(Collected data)

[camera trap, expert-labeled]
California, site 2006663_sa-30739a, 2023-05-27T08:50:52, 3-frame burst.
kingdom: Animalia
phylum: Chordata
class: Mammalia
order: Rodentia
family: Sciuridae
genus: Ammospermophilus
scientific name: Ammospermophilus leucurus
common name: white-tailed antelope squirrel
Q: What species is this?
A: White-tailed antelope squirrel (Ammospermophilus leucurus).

==

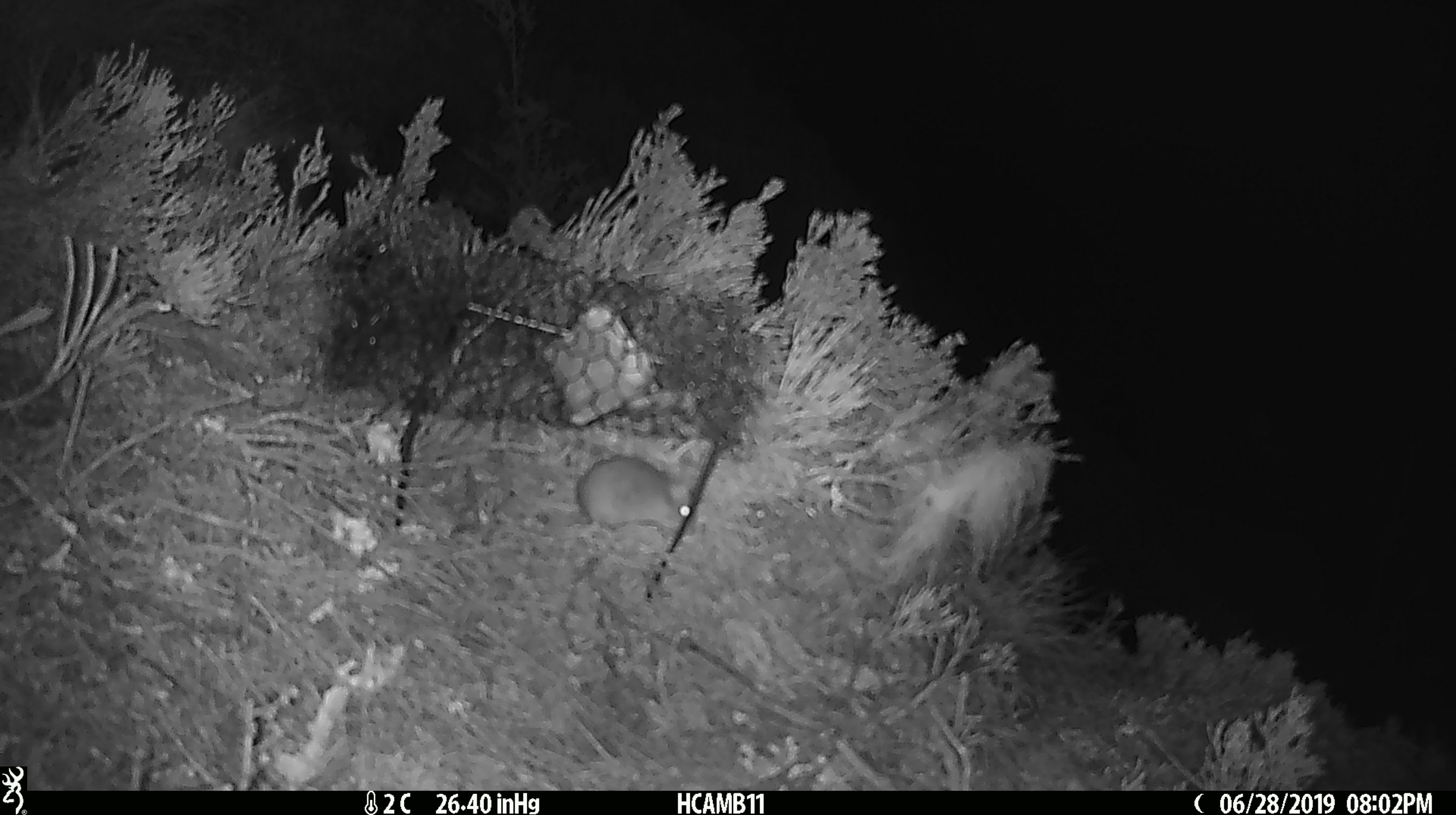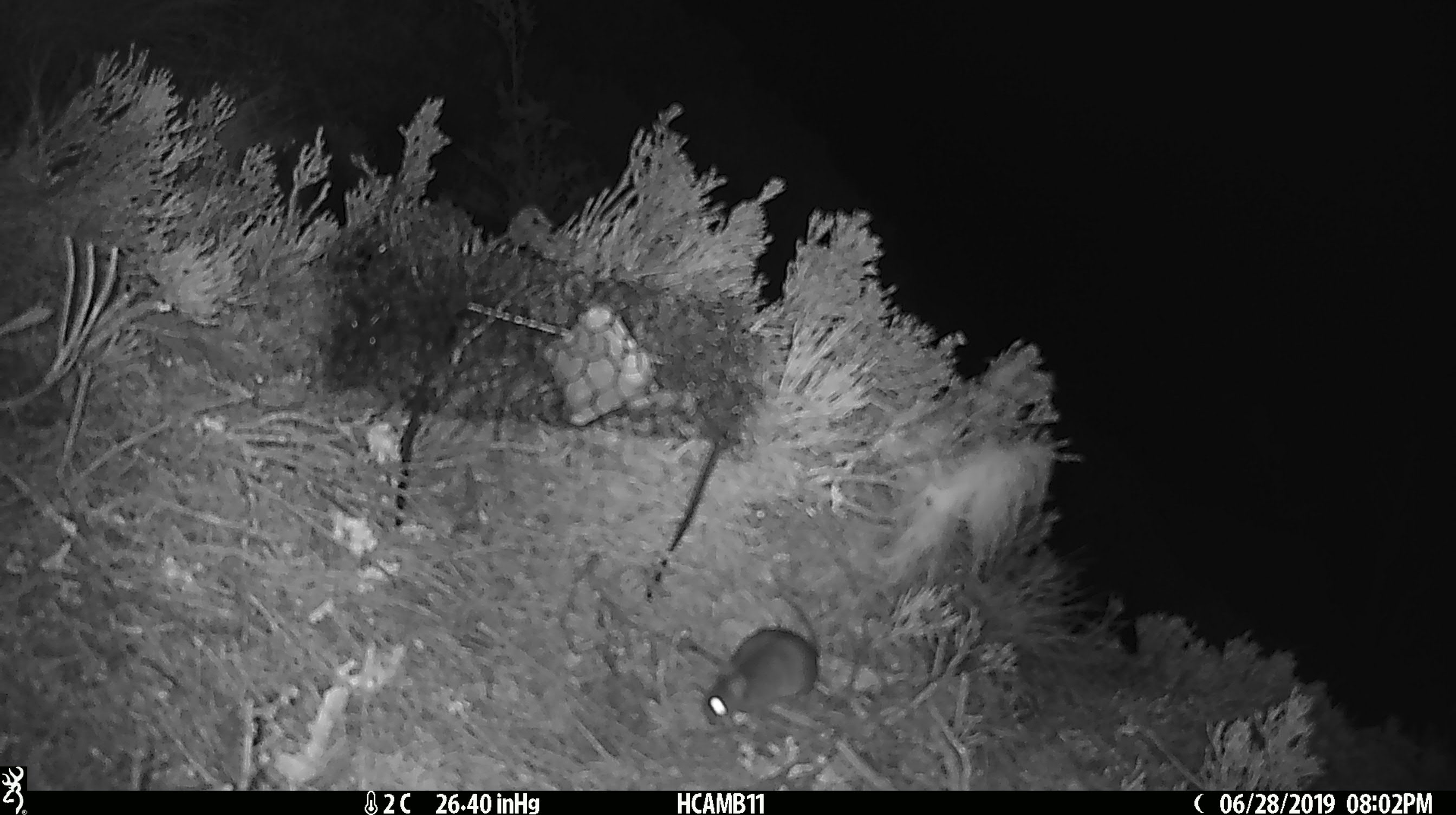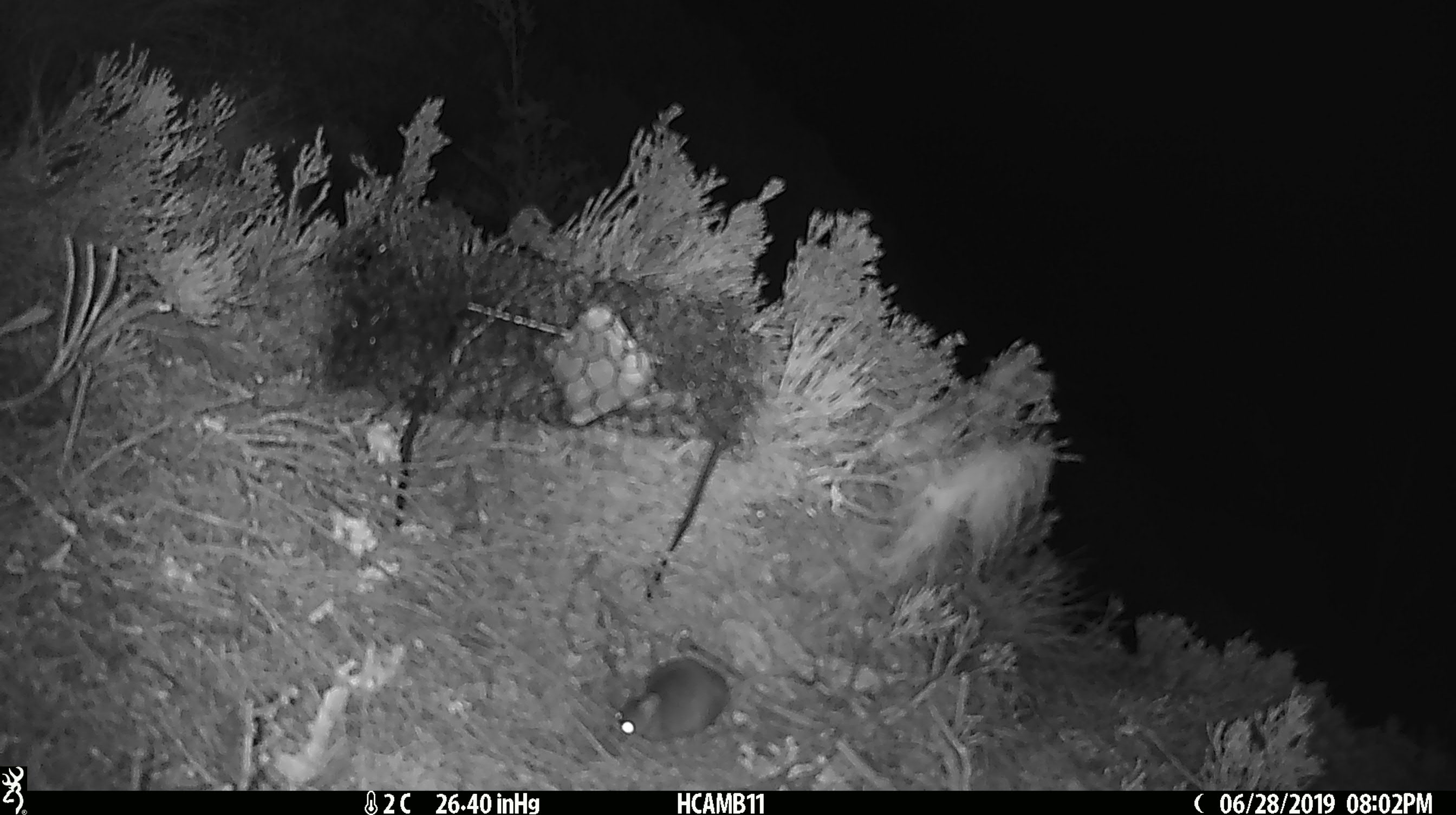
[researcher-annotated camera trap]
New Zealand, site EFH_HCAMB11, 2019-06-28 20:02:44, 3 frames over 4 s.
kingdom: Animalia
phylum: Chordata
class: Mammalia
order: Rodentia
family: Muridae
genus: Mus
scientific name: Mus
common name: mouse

---

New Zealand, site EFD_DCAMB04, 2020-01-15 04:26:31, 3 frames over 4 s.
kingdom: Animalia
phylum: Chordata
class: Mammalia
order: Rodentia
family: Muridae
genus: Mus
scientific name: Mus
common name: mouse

* WHAT YOU NEED TO DO
Work out how many lines in the entries contain "frames" and give that number alone.

* WRITTEN RESPONSE
2